● WHAT IS BEING ASKED:
Your answer should consist of each line below that includes the word "period".

● PROVIDED RECORDS:
------------------------

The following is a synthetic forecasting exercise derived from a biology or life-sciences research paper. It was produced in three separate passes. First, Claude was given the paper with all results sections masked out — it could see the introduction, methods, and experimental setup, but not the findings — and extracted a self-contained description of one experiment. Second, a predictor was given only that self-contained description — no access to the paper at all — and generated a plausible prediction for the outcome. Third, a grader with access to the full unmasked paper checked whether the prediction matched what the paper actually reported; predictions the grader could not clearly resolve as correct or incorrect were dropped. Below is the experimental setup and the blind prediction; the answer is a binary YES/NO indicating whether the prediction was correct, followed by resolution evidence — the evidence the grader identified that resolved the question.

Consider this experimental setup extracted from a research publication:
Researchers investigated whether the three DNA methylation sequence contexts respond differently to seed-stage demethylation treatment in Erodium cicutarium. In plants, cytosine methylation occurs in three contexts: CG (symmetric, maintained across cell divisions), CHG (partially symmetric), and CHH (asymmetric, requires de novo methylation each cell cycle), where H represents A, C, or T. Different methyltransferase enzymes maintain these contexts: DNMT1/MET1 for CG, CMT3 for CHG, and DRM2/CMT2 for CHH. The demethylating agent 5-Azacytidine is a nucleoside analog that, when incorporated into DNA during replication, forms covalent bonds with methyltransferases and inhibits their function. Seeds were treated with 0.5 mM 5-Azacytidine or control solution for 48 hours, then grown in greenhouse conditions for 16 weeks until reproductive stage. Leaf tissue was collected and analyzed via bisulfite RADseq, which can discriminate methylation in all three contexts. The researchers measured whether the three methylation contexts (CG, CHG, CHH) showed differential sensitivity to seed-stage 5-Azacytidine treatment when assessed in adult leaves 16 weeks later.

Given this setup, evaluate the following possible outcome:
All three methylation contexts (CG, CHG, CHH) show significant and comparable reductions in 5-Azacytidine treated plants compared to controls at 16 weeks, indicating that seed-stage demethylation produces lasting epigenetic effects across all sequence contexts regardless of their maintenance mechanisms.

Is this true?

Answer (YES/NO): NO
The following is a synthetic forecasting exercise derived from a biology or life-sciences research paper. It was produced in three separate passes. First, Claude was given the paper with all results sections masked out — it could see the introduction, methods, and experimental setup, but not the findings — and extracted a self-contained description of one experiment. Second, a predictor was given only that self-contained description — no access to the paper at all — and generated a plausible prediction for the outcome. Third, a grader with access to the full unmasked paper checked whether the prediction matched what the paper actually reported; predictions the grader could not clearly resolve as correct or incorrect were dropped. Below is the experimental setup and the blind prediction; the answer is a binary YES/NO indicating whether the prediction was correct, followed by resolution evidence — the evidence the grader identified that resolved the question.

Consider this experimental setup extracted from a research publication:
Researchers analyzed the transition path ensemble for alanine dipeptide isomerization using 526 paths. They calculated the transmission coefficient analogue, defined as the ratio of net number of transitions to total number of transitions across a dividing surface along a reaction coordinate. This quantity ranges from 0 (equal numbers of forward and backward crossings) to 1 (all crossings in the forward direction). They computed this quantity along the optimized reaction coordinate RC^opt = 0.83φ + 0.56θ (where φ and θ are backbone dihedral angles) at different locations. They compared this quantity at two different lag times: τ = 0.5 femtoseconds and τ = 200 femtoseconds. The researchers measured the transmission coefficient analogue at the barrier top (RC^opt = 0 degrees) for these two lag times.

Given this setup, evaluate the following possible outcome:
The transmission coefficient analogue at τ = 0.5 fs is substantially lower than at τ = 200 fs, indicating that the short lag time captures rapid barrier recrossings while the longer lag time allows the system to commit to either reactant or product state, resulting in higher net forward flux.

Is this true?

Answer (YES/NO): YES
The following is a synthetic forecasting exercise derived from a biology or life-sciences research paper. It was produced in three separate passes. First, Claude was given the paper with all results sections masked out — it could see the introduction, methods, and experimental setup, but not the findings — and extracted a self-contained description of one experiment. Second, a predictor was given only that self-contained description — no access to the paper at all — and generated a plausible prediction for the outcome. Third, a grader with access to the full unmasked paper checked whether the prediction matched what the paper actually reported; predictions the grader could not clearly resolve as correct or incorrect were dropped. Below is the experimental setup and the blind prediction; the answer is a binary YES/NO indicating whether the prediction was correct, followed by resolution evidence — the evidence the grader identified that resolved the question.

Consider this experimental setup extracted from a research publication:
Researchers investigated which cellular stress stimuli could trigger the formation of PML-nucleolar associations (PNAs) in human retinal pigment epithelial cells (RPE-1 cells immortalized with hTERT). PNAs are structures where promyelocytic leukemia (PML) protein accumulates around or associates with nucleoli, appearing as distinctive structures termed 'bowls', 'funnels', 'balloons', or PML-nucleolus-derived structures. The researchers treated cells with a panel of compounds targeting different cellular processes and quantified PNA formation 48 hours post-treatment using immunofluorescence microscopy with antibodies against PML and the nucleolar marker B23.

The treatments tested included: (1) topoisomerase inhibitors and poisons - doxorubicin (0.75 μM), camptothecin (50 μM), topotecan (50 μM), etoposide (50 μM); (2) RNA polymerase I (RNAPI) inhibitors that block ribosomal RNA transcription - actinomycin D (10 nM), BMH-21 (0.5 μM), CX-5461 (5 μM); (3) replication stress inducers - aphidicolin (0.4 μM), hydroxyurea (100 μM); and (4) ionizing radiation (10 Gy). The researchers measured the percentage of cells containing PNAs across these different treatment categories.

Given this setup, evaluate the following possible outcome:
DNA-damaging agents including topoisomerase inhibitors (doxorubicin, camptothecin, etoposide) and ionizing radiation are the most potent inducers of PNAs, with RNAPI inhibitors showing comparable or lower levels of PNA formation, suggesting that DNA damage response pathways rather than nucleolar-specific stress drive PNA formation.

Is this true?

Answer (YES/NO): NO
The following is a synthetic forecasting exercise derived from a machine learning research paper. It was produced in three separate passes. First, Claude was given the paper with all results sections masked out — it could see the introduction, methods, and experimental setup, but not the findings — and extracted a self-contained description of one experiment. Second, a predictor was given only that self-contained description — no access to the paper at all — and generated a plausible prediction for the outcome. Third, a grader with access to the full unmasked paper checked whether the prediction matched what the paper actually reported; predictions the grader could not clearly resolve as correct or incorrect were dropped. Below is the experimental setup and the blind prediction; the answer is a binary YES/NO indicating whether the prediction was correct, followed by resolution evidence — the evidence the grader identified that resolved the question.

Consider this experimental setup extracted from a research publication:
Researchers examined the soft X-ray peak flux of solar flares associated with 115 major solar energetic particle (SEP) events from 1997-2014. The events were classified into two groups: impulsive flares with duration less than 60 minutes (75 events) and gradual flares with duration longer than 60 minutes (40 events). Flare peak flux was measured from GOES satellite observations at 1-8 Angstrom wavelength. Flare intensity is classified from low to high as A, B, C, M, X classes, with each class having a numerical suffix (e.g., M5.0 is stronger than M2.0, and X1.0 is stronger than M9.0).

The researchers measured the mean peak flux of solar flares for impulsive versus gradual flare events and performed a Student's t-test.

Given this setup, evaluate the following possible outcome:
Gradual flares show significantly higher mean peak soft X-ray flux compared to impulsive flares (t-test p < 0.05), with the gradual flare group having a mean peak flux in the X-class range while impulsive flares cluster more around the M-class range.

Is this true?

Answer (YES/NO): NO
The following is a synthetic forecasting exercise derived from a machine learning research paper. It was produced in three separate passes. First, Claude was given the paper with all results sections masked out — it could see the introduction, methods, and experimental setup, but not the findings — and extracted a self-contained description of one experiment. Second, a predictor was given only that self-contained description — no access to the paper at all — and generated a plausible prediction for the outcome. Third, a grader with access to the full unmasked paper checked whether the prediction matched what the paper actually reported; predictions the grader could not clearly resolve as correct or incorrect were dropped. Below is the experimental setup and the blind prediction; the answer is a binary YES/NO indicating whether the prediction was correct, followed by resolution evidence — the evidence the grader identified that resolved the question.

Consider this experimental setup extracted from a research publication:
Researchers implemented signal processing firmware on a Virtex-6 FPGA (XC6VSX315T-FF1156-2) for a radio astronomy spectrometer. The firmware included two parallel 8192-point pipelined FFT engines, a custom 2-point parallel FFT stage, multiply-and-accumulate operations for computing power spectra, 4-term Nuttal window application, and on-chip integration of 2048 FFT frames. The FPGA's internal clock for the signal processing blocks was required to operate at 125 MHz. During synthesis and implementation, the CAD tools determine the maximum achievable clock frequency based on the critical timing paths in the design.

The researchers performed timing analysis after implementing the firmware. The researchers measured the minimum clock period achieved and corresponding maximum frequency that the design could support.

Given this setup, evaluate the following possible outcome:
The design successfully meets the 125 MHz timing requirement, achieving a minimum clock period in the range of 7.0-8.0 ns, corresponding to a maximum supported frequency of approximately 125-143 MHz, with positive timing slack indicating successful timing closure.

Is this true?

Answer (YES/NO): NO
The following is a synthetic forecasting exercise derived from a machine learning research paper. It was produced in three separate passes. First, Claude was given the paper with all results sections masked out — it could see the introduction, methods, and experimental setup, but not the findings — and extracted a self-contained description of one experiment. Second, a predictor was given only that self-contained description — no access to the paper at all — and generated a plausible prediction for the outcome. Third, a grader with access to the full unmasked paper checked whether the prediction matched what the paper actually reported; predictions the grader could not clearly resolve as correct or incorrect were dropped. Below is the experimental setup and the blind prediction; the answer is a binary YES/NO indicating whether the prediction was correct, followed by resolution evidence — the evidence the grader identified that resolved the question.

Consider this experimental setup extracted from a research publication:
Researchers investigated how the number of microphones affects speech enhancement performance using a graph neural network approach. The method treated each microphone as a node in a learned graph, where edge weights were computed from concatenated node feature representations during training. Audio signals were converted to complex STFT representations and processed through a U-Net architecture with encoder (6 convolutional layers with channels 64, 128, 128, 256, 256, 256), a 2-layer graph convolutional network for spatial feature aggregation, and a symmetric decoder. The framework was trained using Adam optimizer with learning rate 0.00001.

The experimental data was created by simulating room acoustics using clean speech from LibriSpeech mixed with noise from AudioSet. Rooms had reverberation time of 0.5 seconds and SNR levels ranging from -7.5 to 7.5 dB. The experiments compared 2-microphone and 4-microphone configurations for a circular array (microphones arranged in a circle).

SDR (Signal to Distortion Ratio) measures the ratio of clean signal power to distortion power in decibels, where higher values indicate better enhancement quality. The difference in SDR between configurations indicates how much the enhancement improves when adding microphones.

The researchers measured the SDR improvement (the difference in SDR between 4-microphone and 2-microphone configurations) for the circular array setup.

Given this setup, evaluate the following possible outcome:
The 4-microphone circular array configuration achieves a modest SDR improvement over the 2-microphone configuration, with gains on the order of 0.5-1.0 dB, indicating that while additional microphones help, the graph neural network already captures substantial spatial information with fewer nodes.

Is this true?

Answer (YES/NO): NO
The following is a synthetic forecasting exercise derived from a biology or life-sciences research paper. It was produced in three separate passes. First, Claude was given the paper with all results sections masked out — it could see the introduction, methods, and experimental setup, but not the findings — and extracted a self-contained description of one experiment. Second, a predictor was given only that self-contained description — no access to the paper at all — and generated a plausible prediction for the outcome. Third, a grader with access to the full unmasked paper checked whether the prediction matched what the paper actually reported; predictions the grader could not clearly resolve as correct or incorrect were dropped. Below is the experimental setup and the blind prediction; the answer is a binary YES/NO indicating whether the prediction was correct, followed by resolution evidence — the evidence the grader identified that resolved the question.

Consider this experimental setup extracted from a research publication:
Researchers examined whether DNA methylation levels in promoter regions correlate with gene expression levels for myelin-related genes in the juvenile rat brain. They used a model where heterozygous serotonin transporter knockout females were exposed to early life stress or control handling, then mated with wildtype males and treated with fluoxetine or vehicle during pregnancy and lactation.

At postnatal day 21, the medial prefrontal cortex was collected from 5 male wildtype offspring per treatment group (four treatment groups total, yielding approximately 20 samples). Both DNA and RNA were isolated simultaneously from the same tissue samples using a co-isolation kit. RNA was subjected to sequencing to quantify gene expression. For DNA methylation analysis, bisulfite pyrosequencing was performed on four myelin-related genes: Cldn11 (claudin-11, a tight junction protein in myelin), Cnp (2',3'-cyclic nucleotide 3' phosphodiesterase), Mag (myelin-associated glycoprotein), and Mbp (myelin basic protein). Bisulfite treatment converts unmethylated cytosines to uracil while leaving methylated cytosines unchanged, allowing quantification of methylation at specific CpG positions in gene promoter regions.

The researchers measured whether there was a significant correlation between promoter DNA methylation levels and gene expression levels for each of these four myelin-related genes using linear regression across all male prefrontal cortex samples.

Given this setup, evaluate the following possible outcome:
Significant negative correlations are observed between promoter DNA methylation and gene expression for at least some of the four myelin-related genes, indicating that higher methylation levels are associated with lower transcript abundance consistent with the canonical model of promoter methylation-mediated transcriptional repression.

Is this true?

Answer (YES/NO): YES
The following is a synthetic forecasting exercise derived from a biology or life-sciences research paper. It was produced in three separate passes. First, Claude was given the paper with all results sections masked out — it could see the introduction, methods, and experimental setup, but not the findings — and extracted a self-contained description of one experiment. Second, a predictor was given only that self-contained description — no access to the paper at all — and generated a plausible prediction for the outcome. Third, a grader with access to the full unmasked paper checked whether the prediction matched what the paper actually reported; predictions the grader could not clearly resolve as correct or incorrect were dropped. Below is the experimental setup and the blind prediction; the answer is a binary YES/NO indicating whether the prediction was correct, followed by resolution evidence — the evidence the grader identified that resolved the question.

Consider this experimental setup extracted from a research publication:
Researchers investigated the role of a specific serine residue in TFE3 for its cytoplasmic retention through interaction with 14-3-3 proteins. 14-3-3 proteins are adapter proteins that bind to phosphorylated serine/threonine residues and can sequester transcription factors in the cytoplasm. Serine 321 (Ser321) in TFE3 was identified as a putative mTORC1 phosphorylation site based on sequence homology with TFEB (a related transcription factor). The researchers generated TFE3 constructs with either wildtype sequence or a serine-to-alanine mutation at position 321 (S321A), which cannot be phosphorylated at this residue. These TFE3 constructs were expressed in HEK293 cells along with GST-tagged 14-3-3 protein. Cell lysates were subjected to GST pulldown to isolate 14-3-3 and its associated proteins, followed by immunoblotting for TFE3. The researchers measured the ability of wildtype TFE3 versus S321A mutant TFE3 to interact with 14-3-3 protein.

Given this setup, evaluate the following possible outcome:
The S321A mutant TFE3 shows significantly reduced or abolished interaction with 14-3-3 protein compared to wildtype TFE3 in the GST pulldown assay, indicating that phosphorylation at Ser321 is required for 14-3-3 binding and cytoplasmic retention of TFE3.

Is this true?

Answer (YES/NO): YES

------------------------

● WRITTEN SOLUTION:
The researchers performed timing analysis after implementing the firmware. The researchers measured the minimum clock period achieved and corresponding maximum frequency that the design could support.
The design successfully meets the 125 MHz timing requirement, achieving a minimum clock period in the range of 7.0-8.0 ns, corresponding to a maximum supported frequency of approximately 125-143 MHz, with positive timing slack indicating successful timing closure.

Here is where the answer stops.